Preparing your barbecue for indirect cooking

This is the method to use for roasting. You will need a barbecue with a tight-fitting lid. Fill your barbecue basin with about two shoe-boxes full of charcoal on one side, leaving the other side empty.

Tuck a few fire starters into the charcoal pile and light them. Let the charcoal heat up until white-hot, then place the barbecue grill over the top.

Place whatever it is you are roasting on the side with no coals and cover with the lid. If you are barbecuing in this way over an extended period of time, you will need to add a few handfuls of charcoal every half hour or so.


Bangladeshi vermicelli

This is Bangladeshi comfort food that is delicious as a starter or snack. You can find Asian vermicelli at Asian grocers and online.

Feel free to use Italian vermicelli if you have trouble finding the Asian stuff. Asian vermicelli is quite a lot finer. When cooked, the fine pasta tends to clump together, but that is one of the things that makes it more interesting and different from Italian.

Serves 4

Prep time 5 minutes

Cooking time 10 minutes

150g Asian vermicelli
3 Tbsp rapeseed oil
1 onion, finely chopped
2 green chillies, finely chopped
2 garlic cloves, finely sliced
½ tsp ground turmeric
½ tsp curry powder
2 eggs
3 Tbsp chopped coriander

To serve
lemon wedges

Bring a pot of water to the boil and add the vermicelli. It only needs to cook for 3-4 minutes as it is so thin. When cooked, pour it into a colander and rinse with cold water.

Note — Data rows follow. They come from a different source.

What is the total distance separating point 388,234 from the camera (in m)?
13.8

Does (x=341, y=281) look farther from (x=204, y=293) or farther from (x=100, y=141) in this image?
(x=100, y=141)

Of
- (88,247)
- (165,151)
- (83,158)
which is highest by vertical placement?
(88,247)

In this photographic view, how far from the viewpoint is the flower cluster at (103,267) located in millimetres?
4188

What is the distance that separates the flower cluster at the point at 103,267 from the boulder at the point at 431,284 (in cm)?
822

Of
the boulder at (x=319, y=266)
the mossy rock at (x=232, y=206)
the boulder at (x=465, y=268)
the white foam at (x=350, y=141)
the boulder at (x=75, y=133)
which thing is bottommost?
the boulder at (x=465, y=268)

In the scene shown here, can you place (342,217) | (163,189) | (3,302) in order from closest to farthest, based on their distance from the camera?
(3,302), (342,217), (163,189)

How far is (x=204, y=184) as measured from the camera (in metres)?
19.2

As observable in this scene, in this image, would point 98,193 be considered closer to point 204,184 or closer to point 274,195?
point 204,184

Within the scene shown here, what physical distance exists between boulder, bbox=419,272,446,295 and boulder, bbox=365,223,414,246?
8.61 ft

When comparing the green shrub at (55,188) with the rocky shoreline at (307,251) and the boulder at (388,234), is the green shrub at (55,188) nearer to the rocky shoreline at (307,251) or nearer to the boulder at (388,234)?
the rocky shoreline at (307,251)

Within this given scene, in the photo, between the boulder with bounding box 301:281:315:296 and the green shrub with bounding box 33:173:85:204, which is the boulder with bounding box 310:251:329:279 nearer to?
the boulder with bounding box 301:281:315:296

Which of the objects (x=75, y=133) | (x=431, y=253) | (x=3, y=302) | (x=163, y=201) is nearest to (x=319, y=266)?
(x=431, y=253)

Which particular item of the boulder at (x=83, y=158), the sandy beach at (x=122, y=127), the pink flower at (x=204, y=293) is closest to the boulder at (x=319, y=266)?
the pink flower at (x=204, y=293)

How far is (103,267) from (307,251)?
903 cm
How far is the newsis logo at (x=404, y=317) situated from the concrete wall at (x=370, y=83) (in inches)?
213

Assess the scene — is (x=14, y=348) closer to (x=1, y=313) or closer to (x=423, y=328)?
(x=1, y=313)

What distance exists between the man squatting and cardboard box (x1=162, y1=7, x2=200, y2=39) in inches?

Heat the oil in the pan you used to cook the vermicelli over medium high heat. When visibly hot, add the chopped onion and fry until soft and lightly browned. Add the green chillies and garlic slivers and fry for a further 1 minute or so.

Add the turmeric and curry powder followed by the eggs and fry it all up until good and scrambled.

Tip in the cooked vermicelli and toss it around until well mixed and heated through.

Season with salt to taste, sprinkle with the coriander and squeeze lemon juice, to taste, over the top to serve.